A BARRY resident who objected to a supermarket giant’s television burger advert has seen the complaint upheld.

Barry Island resident, Barrie Evans lodged a complaint with the Advertising Standards Agency after Morrisons broadcast a commercial featuring a girl, her mother, and the preparation of a meal.

Mr Evans was one of 11 people who complained and the advert cannot be rebroadcast after the watchdog decided it “condoned poor nutritional habits.”

The advert depicted the mum preparing a burger for her daughter while they talked about school.

The youngster removed the salad, onion and tomato from the burger and put them on the side of her plate.

The Advertising Standards Authority ruled this "suggested she was not going to eat the salad later".

The commercial was was found to have broken two rules in the UK code of broadcast advertising.

The ASA said: "Because we considered the ad placed an emphasis on the burger being the preferable option to the salad, we concluded it condoned poor nutritional habits or an unhealthy lifestyle, especially in children, and that it disparaged good dietary practice."

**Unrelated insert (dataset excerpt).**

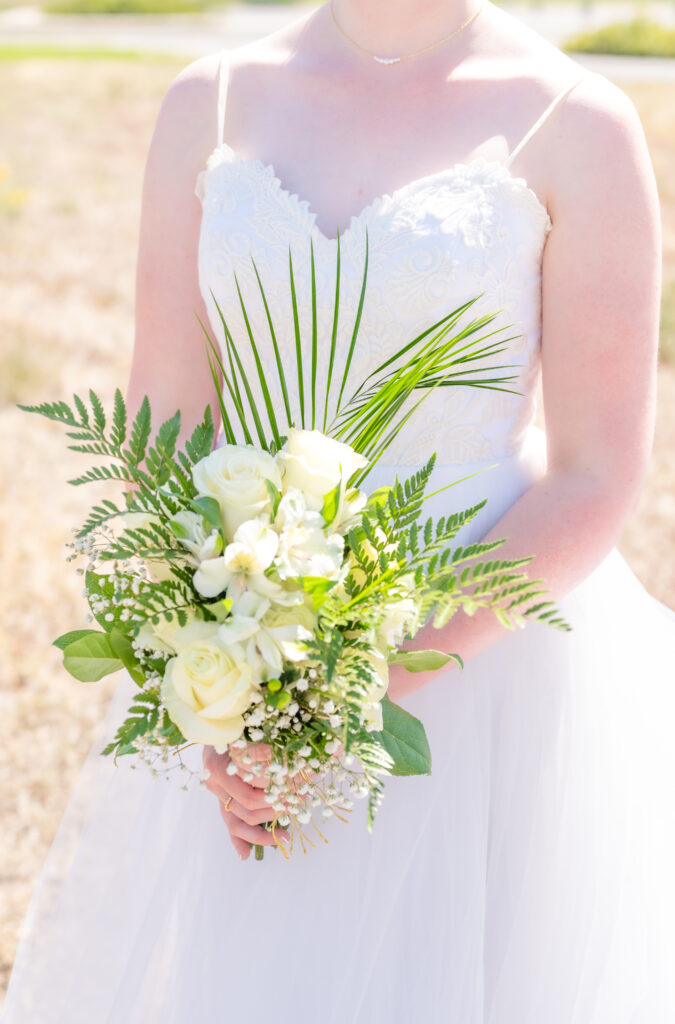 Close detail photo of bride holding her greenery bridal bouquet up against her white dress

Morrisons, represented at the hearing by industry body Clearcast, which approved the advertisement before it went on air, claimed: "The daughter did not look disdainfully at the salad items or make a face that implied she did not like them or would not eat them in the future" and that "it was perfectly feasible that she would return to it later."

Mr Evans said: “What I saw I didn’t like. It went against the grain about advice told to children and it made out it was right. It did make me feel like they were dictating to children rather than give them advice.

“I’m pleased the Advertising Standards Authority saw sense.”

A Morrisons spokesman said: “Trying to convince children to eat their fruit and vegetables is something that most parents will identify with. Our aim with the ad was to reflect this in a humorous and engaging way. We’re disappointed with the ASA’s adjudication.”

In January this year, Vale Council leader Neil Moore complained to Channel 4 and television watchdog OfCom following the broadcast of Karaoke Nights. Channel 4 said the programme was a fair portrayal of life in Barry. A Barry resident, who watched the programme using 4oD, had his complaint investigated by the Authority for Television On Demand (ATVOD) –the independent co-regulator for the editorial content of UK video on demand services. This complaint was also dismissed.